Der Regisseur mehrerer einschlägiger Bergfilme hatte Mühe, mich von den Brückengeländern und Flussufern loszueisen, als wir zu seinem Wagen zurückgingen. Grünes, frisches Wasser umgab uns, wo ich auch hinschaute, wirbelnd und einladend klar! Von den Häusern am Reuß-Ufer führten Treppen hinab in den Fluss. Im Sommer stiegen die Anwohner hier ins Wasser, um sich von dem Strom bis zur nächsten Brücke tragen zu lassen. Für einen leidenschaftlichen Schwimmer wie mich war es geradezu unvorstellbar, diese Flusslandschaft hinter mir zu lassen, ohne auch nur einmal ins Wasser gesprungen zu sein und seine geschmeidige Kühle auf meinen Schläfen gespürt zu haben. Doch es war einige Grade unter null.
Was mir denn für eine Geschichte vorschwebe, fragte mich der Regisseur, als wir wieder im Wagen saßen und durch Windisch kurvten. Ich schwieg. Zum einen, weil ich die letzten Flussansichten nicht verpassen wollte. Zum anderen, weil sämtliche Geschichten, die mir im Moment durch den Kopf gingen, Geschichten vom Wasser waren.
Isenthal Schweigend durchquerten wir die Alpen.
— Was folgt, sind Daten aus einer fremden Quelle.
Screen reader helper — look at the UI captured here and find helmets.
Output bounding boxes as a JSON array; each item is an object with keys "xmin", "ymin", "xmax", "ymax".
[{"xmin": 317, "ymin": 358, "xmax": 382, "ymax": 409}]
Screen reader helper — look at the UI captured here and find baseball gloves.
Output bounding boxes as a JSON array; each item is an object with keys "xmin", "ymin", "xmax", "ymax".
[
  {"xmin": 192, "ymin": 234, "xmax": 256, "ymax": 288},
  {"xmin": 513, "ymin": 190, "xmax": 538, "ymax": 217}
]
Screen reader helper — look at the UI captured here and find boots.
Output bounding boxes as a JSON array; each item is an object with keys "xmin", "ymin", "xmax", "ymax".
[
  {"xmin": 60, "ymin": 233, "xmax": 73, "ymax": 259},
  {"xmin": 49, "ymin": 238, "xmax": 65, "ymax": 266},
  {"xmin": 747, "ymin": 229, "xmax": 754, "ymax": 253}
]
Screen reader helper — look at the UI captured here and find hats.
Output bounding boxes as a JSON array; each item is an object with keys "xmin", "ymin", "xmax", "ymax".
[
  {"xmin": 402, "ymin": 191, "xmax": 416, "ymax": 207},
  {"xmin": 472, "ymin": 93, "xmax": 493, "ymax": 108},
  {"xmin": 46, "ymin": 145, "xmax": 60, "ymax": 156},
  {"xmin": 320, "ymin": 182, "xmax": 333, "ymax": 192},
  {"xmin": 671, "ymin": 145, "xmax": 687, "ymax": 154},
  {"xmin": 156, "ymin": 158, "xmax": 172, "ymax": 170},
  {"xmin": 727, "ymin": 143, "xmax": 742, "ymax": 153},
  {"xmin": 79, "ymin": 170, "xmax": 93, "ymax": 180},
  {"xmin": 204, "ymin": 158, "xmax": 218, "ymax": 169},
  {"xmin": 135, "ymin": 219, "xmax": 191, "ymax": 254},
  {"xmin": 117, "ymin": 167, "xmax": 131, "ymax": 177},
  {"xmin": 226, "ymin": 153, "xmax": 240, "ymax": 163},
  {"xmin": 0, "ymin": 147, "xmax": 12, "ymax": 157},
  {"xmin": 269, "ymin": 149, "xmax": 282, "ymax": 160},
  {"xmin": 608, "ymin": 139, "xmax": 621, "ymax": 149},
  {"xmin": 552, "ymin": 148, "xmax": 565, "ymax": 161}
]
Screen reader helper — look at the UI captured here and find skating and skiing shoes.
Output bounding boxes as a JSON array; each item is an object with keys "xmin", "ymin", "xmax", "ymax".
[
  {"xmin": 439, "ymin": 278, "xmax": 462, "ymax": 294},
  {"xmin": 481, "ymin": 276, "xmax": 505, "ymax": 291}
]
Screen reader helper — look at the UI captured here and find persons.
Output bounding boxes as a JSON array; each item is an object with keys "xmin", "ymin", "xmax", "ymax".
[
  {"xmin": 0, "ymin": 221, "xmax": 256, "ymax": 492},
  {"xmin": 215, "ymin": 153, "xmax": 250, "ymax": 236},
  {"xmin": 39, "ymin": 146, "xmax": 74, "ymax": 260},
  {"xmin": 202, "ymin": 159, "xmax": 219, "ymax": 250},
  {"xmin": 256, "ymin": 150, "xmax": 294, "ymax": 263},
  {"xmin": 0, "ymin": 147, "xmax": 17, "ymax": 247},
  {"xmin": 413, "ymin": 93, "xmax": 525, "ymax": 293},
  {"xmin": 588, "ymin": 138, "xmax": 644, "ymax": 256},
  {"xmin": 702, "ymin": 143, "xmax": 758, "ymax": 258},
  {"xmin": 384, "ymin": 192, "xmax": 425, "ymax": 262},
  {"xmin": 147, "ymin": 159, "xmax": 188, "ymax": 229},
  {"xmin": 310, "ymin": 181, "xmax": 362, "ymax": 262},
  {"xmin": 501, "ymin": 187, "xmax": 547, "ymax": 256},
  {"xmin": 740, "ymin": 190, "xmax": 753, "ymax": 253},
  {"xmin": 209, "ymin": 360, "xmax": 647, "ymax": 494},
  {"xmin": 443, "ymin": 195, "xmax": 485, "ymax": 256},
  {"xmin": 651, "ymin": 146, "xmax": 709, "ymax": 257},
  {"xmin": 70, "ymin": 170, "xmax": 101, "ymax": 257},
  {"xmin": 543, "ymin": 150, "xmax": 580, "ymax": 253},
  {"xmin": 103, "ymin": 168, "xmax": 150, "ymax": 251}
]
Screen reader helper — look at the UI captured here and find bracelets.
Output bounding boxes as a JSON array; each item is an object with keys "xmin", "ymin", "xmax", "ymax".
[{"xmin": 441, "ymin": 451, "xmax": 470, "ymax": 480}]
Von den Bergen war nicht viel zu sehen. Hochnebel hatte eingesetzt und das Panorama in winterliche Grauschleier gehüllt. Felswände verloren sich schon nach wenigen Metern in undurchdringlichem Dunst. Einzig die Tunnel deuteten unmissverständlich darauf hin, wo wir uns befanden. Und ich ertappte mich dabei, wie ich unwillkürlich versuchte, anhand der Tunnellänge auf die Höhe der Berge zu schließen. Die Strecke kam mir aus Kindertagen bekannt vor. Als wir den Vierwaldstätter See schräg unter uns liegen sahen, sagte ich nichts.
Wir verließen die Autobahn und fuhren in einer Schleife auf die Urner Alpen zu, um eines der weniger besiedelten Ost-West-Täler anzusteuern. Eisblauer Dunst durchbrach die gleichförmige Nebeldecke und fiel wie in sich überschlagenden Wellen die Steilhänge herab. Kälteblau, konstatierte der Bergkenner knapp. Wir kamen noch einmal fast auf Wasserspiegelhöhe am Vierwaldstätter See vorbei, dann ging es in Serpentinen steil und unerbittlich aufwärts.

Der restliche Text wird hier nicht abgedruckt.